WAIMEA — There were perhaps 50 people who started the Out of the Darkness suicide-prevention awareness walk Saturday at Waimea Athletic Field.
Walkers trooped past the softball field where senior players were starting to gather, and past the soccer fields where American Youth Soccer Association players were engaged in play in the midst of colorful umbrellas erected against the increasing heat from the Waimea sun.
As the entourage led by Mar Cadiz, Leici Camara and Kaylynn Drake approached the finish line, the number had swollen to several hundred people.
Those numbers were aided by the fact Saturday’s walk was the first done in conjunction with the Kauai Suicide Prevention task force, said Madeline Hiraga-Nuccio, the task force president.
The Kauai Suicide Prevention Task Force was joined by other community groups offering services and information on suicide, including the National Alliance on Mental Illness, Hale Opio, Queen Lili‘uokalani Children’s Center, state Department of Health, and more that were active in the HOPE Festival and Healing Space.
“During the three years — 2017, 2018 and 2019 — there were 47 people on Kauai who died by suicide,” said Gina Kaulukukui, the Kauai representative to the American Foundation for Suicide Prevention-Hawaii Chapter. “The resources and task force are so important to curb these numbers.

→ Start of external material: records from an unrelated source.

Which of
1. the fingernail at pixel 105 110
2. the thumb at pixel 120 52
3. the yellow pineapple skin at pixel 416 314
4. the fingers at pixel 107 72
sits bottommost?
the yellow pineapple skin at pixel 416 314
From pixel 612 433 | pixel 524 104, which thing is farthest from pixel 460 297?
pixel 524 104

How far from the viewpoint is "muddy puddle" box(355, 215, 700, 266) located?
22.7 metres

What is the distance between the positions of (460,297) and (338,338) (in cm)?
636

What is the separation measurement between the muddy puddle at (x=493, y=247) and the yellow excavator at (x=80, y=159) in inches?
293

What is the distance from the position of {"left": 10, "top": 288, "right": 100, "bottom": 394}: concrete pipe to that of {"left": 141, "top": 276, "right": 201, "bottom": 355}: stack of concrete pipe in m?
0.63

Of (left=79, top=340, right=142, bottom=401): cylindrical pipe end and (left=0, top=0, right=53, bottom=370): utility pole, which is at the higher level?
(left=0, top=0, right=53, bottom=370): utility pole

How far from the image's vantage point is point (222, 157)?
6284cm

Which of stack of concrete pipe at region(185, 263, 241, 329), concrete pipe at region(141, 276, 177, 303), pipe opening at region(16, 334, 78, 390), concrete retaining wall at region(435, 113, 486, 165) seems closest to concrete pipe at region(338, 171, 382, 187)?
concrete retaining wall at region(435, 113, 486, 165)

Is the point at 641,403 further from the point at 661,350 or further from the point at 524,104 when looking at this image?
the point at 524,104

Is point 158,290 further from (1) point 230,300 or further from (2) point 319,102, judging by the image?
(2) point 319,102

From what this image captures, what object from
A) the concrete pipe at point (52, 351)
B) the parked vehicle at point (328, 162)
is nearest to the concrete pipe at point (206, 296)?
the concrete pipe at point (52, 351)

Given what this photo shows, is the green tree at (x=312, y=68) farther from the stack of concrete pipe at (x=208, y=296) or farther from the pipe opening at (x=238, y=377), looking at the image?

The AFSP is a state-level group, but each island is unique.”
Kaulukukui, who was thrust into the suicide experience at age 4, was joined by other families, including coordinator Sheila Garcia-Louis, and several others, including Mayor Derek S.K. Kawakami, who experienced loss by suicide.
“We are all connected, like a lei — lei kukui,” Kaulukukui said. “Kukui because it symbolizes light. We celebrate not how to die, but life. The memory beads keep the experience alive. Hope, help and healing are possible.”
Pua Kaninau-Santos, after suffering her loss, became the voice for suicide, starting a task force on Oahu and bringing it to Kauai, where she got Kaulukukui to join the movement to break the silence on suicide and mental illness.
Drake, a 2019 graduate of Kamehameha Schools’ Kapalama campus, said she has commited to be the voice.
“Four years ago, I made the commitment to help others to be the voice,” said Drake, who said she will lead the Out of Darkness walk on Oahu this week. “I have a mission to help prevent loss after my family lost some of its members and friends, and even myself.”
The Out of the Darkness community walk, brought to Waimea this year, encourages people to learn the warning signs of people at risk of suicide, learn the training and become a life saver, and break the silence surrounding suicide and mental illness.